In this case, data groups A and B were used as the training dataset, whereas group C was used as the testing dataset in this I/O combination. Each model performance for this I/O combination is tabulated in Table 6. The ANN and MARS models had the similar accuracy in prediction in terms of MAE (4.8404 MPa and 4.9814 MPa), RMSE (6.6067 MPa and 7.6886 MPa), and RRMSE (0.4493, and 0.5229), respectively. The GTB model, on the other hand, had the best prediction accuracy, with very low MAE (3.5402 MPa), RMSE (5.3066 MPa), and RRMSE (0.3609), as well as greater NNSE (0.8841), KGE (0.8901), and WI (0.9633) values. Although statistical indicators show a high degree of confidence in the prediction of compressive strength data from the three models, graphical evaluation is essential. Figure 1 shows the scatter plots of each individual model predictions for the third combination with a positive correlation. From the figure, it is seen that ANN, GTB, and MARS have predicted with a co-efficient of determination of 0.7967, 0.8689, and 0.7247, respectively, as against the observed values. Hence in this I/O combination, again GTB has better prediction efficiency than the other two models. Figure 6 shows the violin plots for the third I/O combination. Looking into the plot, the distribution of GTB has a more or less similar widening as that of the observed data. The violin plot of MARS predicted data showed varied skew, symmetry, and shape characteristics. Figure 7 shows Taylor’s diagram which summarizes how relative the prediction values lie with respect to observation values.
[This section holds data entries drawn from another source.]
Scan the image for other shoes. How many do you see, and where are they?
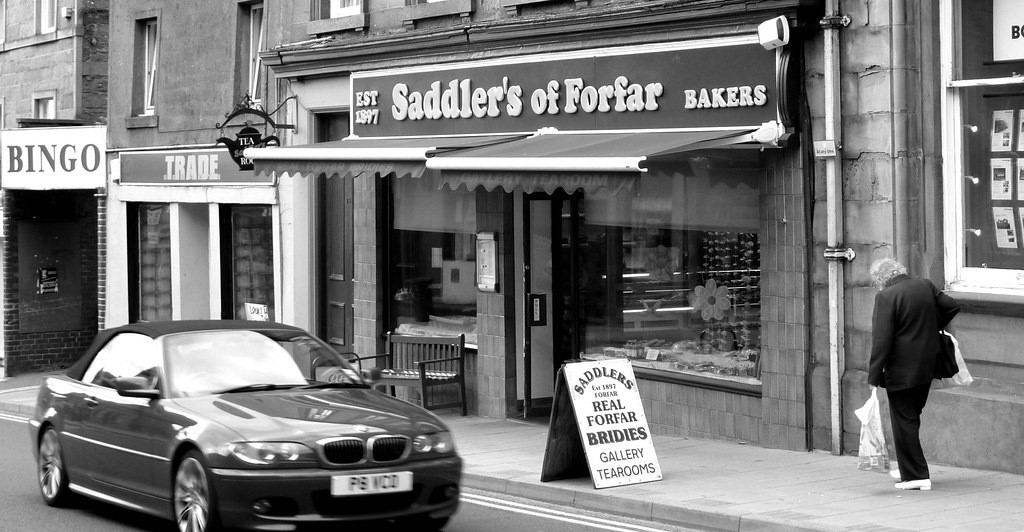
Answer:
[889,468,901,481]
[894,478,932,491]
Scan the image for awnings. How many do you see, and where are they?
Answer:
[245,126,760,199]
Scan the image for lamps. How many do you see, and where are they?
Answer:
[110,158,119,186]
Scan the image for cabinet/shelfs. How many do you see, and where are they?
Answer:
[141,223,171,321]
[234,212,273,322]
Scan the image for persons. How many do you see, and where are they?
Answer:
[867,257,961,491]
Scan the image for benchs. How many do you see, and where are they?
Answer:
[344,330,467,416]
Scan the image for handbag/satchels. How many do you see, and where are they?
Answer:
[930,329,959,380]
[853,386,893,474]
[928,329,973,392]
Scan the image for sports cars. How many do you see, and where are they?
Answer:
[30,319,464,531]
Here again, the GTB model predictions were superior in terms of all three statistical indices of Taylor Diagram.

Table 6 Performance evaluation metrics of third I/O combination with reference to compressive strength prediction
Fig. 6
figure 6

Violin plot for comparative evaluation of ANN, GTB, and MARS models of third I/O combination

Fig. 7
figure 7

Taylor diagram depicting the individual model performance with respect to third I/O combination

5 Conclusions

In the present study, simple, advanced and ensemble machine learning approaches namely the ANN, MARS and GTB were applied to model the compressive strength of high-performance concrete using seven input parameters considering three different training and testing combinations. Based on the results obtained, all three models performed better for the first I/O combination compared to the other two combinations. The GTB model provides superior predictions in comparison with ANN and MARS in all three I/O combinations. Parameter optimization played a major role in the model development process and has significant impact on the model outputs.